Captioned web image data
☆ ☆ ☆ ☆ ☆ ☆ ☆

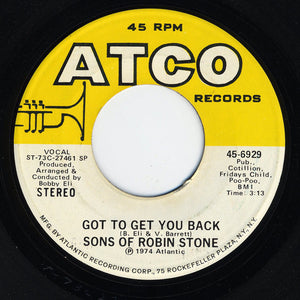 Sons Of Robin Stone - Got To Get You Back / Love Is Just Around The Corner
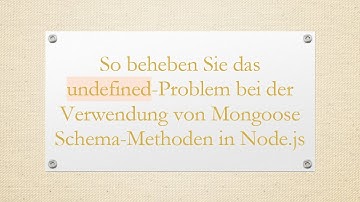 So beheben Sie das undefined-Problem bei der Verwendung von Mongoose Schema-Methoden in Node.js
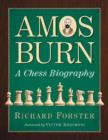 Amos Burn : A Chess Biography - Book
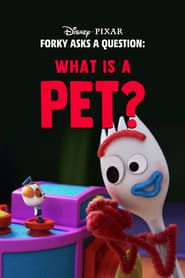 Forky Asks a Question: What Is a Pet? series tv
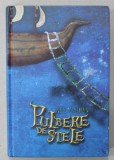 PULBERE DE STELE de NEIL GAMAN , ilustratii de IRINA DOBRESCU , 2012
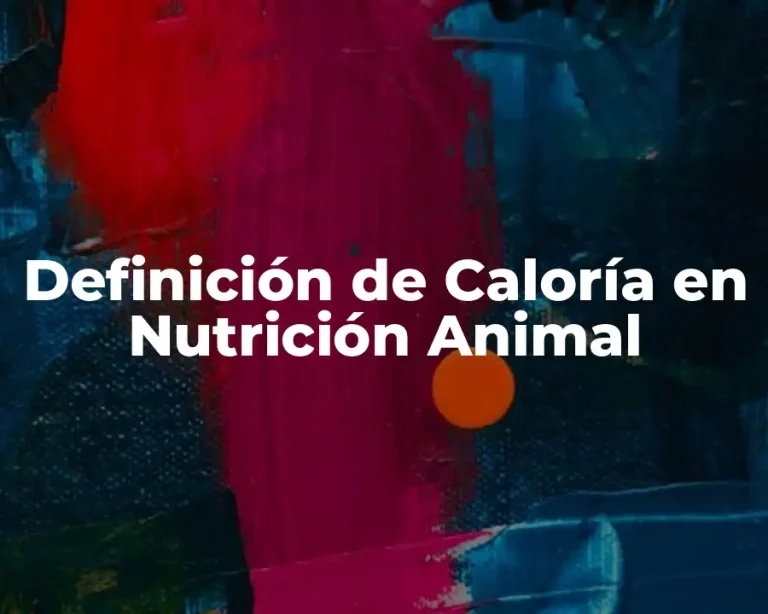 Definición de Caloría en Nutrición Animal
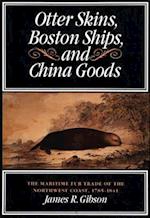 Otter Skins, Boston Ships, and China Goods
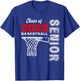Basketball Senior Matching Class of 2025 Senior Basketball T-Shirt - T-Shirt | Royal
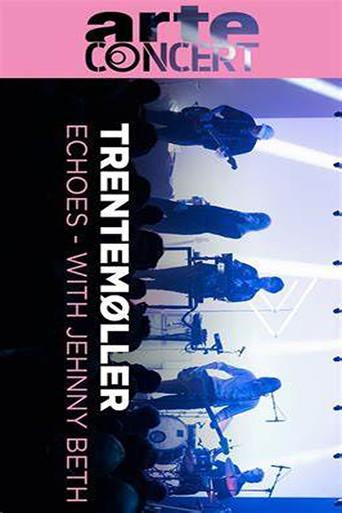 Trentemøller Echoes With Jehnny Beth (2023) poster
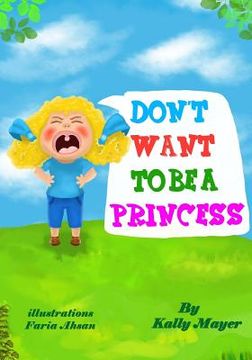 portada Don't Want To Be a Princess!: Funny Rhyming Picture Book for Beginner Readers (en Inglés)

☆ ☆ ☆ ☆ ☆ ☆ ☆

Required action
Quote the records above in full, dropping each picture.

Solution to the problem
 Sons Of Robin Stone - Got To Get You Back / Love Is Just Around The Corner
 So beheben Sie das undefined-Problem bei der Verwendung von Mongoose Schema-Methoden in Node.js
 Amos Burn : A Chess Biography - Book
 Forky Asks a Question: What Is a Pet? series tv
 PULBERE DE STELE de NEIL GAMAN , ilustratii de IRINA DOBRESCU , 2012
 Definición de Caloría en Nutrición Animal
 Otter Skins, Boston Ships, and China Goods
Basketball Senior Matching Class of 2025 Senior Basketball T-Shirt - T-Shirt | Royal
 Trentemøller Echoes With Jehnny Beth (2023) poster
 portada Don't Want To Be a Princess!: Funny Rhyming Picture Book for Beginner Readers (en Inglés)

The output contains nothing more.